ASEAN has always been a strong customer for US bulk commodities, such as wheat, soybeans, and cotton; exports of these commodities have increased from $1.4 billion to $4.5 billion between 2001 and 2011. Furthermore, imports of US cotton facilitate the region’s textile and apparel industries. It is projected that imports of commodities used primarily for domestic milling and processing, such as wheat and soybeans, will remain strong with the growth of the middle class.
Exports of higher-value US agricultural goods are also rising. United States Department of Agriculture data shows that exports of consumer-oriented products—including beef, poultry, dairy products, and fresh and processed fruits—grew by over 350 percent between 2001 and 2011, from $697 million to $3.1 billion. Exports of semi-processed products—such as livestock feed, sugar and sweeteners, and wheat flour—have more than doubled, from $828 million to $2 billion during the same period.
Meats and animal products account for much of this growth. Like many developing countries, ASEAN nations have increased their consumption of meat—particularly beef and chicken—and dairy products over the past ten years as consumers increase food expenditures. For example, Vietnam’s per capita income increased 229 percent, from $413 to $1,362, between 2001 and 2011, during which time the country’s per capita consumption of meats—beef, pork, and poultry—nearly doubled to 36kg (79lbs) per person. Although pork is still the meat of choice, Vietnam’s per capita consumption of beef alone has nearly tripled during that period. This increased appetite for meat products has created a valuable market for US producers of fresh and frozen meat, with beef exports to ASEAN countries in 2011 valued at $252 million, $222 million for poultry, and $88 million for pork.
Many ASEAN countries are also investing in their own domestic livestock industries to accommodate expanding local consumption and improve self-sufficiency. While this has the potential to moderate some export sales of US meat and dairy products to the region, it has also boosted US exports of animal feed. This trend has encouraged trade in bulk commodities, such as corn and wheat, but has also expanded the market for semi-processed intermediate products, including soybean meal and byproducts of ethanol production, such as dried distillers grains. Overall, the United States has increased its exports of feeds—distillers grains, hay and residual vegetable material—to ASEAN countries almost sevenfold between 2001 and 2011.

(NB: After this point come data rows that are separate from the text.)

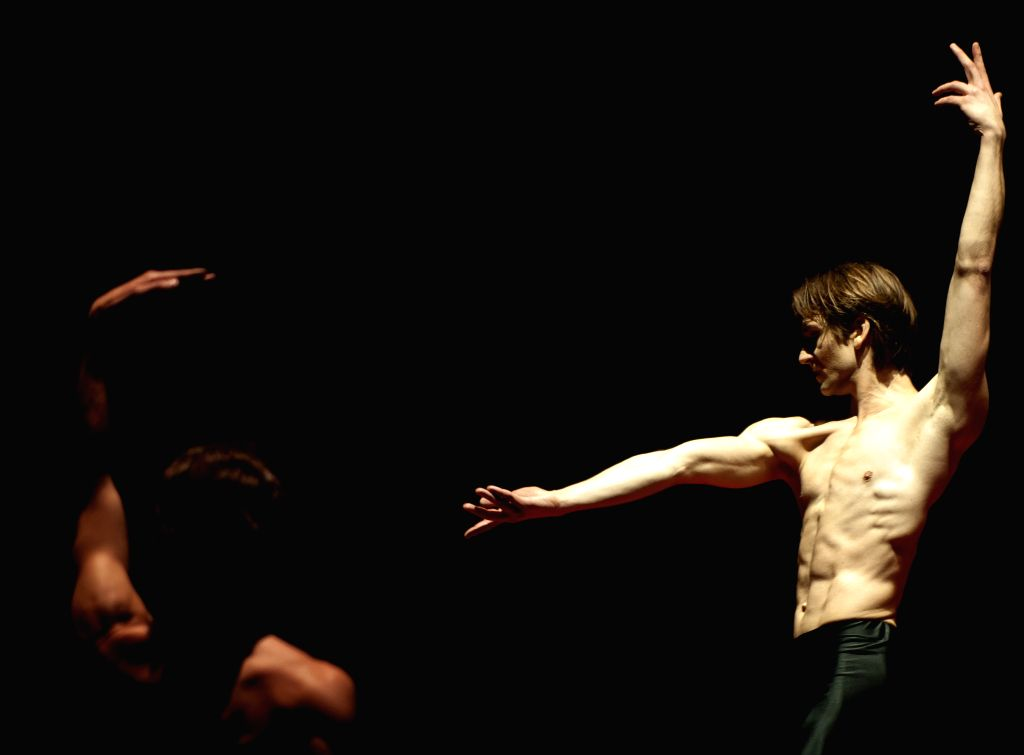 "Friedemann Vogel of German Stuttgard's Ballet performs the choreography ""Bolero"", during the general rehearsal of Choreographers Festival, in Santiago, .."
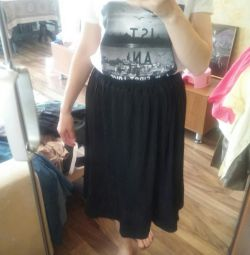 Νέα πτυχωτή φούστα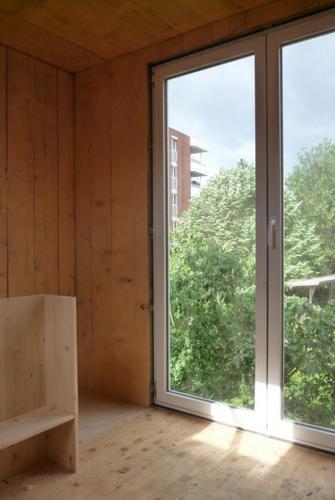 Planos de casa en madera con tres pisos para una persona (8)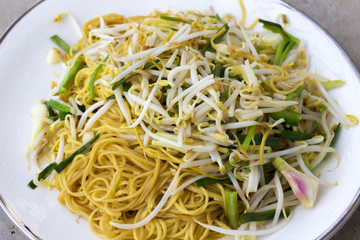 Chinese Stir fried noodles with bean sprouts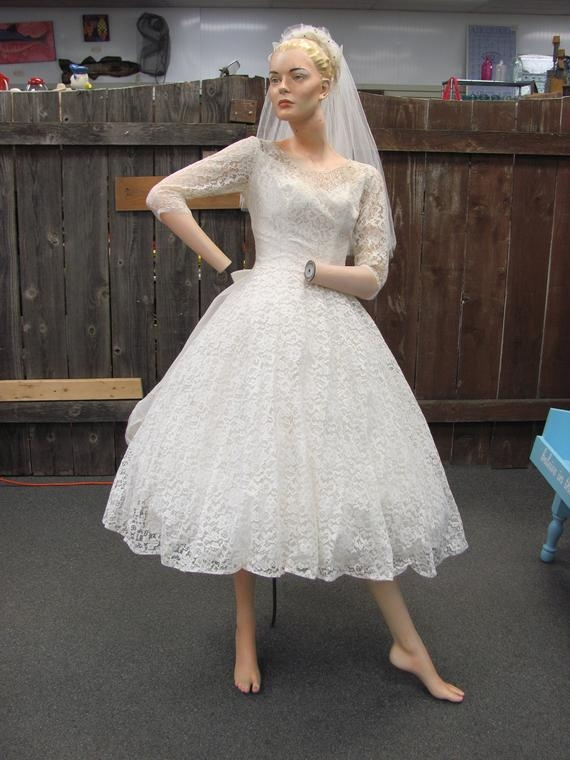 1950s short poofy wedding dress lace gown with cancan wedding dress classic 50s lace full skirt adorable Short Poofy Wedding Dresses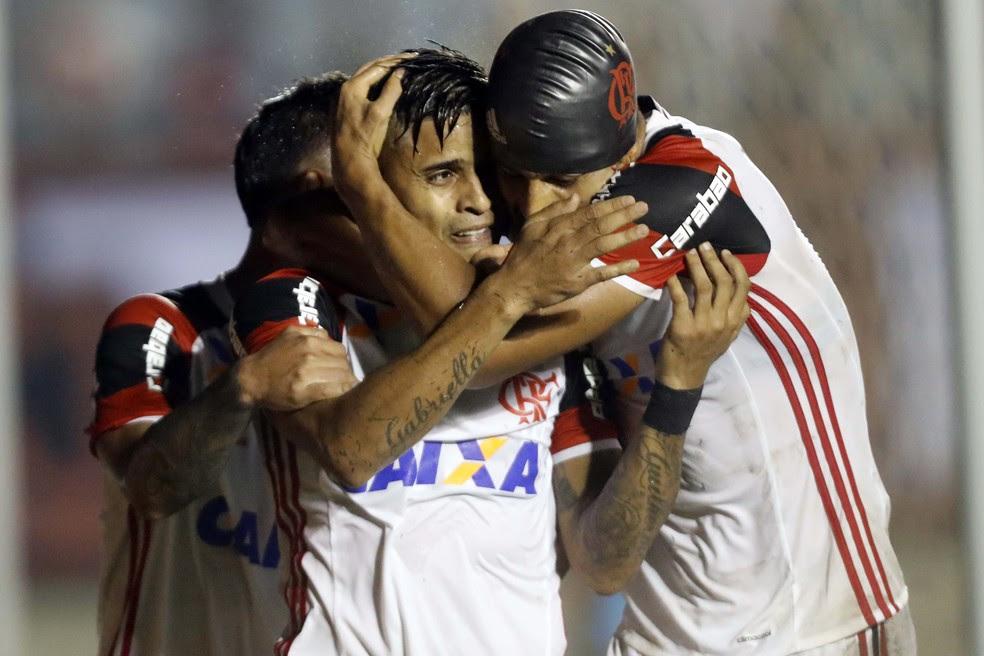 Everton comemora primeiro gol com colegas do Flamengo (Foto: FRANCISCO STUCKERT/RAW IMAGE/ESTADÃO CONTEÚDO)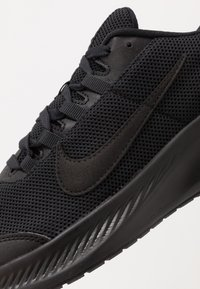 Nike Performance - RUNALLDAY 2 - Neutral running shoes - black/anthracite - 5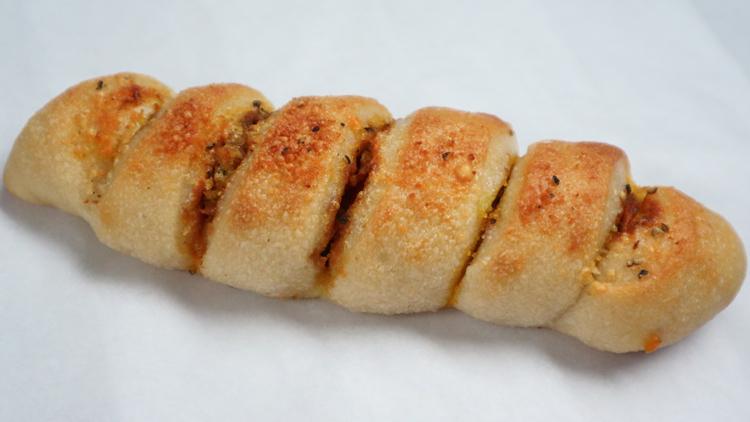 香ばしい皮、エアリーな食べ心地。新潟のワイナリーが生む珠玉のおつまみパン/コテアコテ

US exports of other consumer-oriented goods, such as fruit and vegetable products, and snack foods, are another important component of higher-value agricultural trade. US exports of fresh, processed, and juiced fruits and vegetables have increased 140 percent over the past ten years, in particular fruits that are not widely grown in ASEAN’s tropical climate. The US apple industry has tripled its sales of fresh apples to Indonesia—from $21 million in 2001 to $65 million in 2011. Similarly, over the past ten years US companies have nearly doubled their sales of snack foods, including baked goods, confectionery, and potato chips.
Looking ahead, increased competition for ASEAN market share will be a major challenge for US producers, particularly given the advantages China, Australia, and New Zealand will derive from their recent ASEAN FTAs. As these agreements take effect, producers in these countries will face lower tariffs than US producers on a number of products, including many higher-value products where the United States has experienced strong export growth. This is likely to remain a competitive disadvantage for US producers for the foreseeable future. With the exception of Singapore, the United States has not entered into any trade agreements with any individual ASEAN members.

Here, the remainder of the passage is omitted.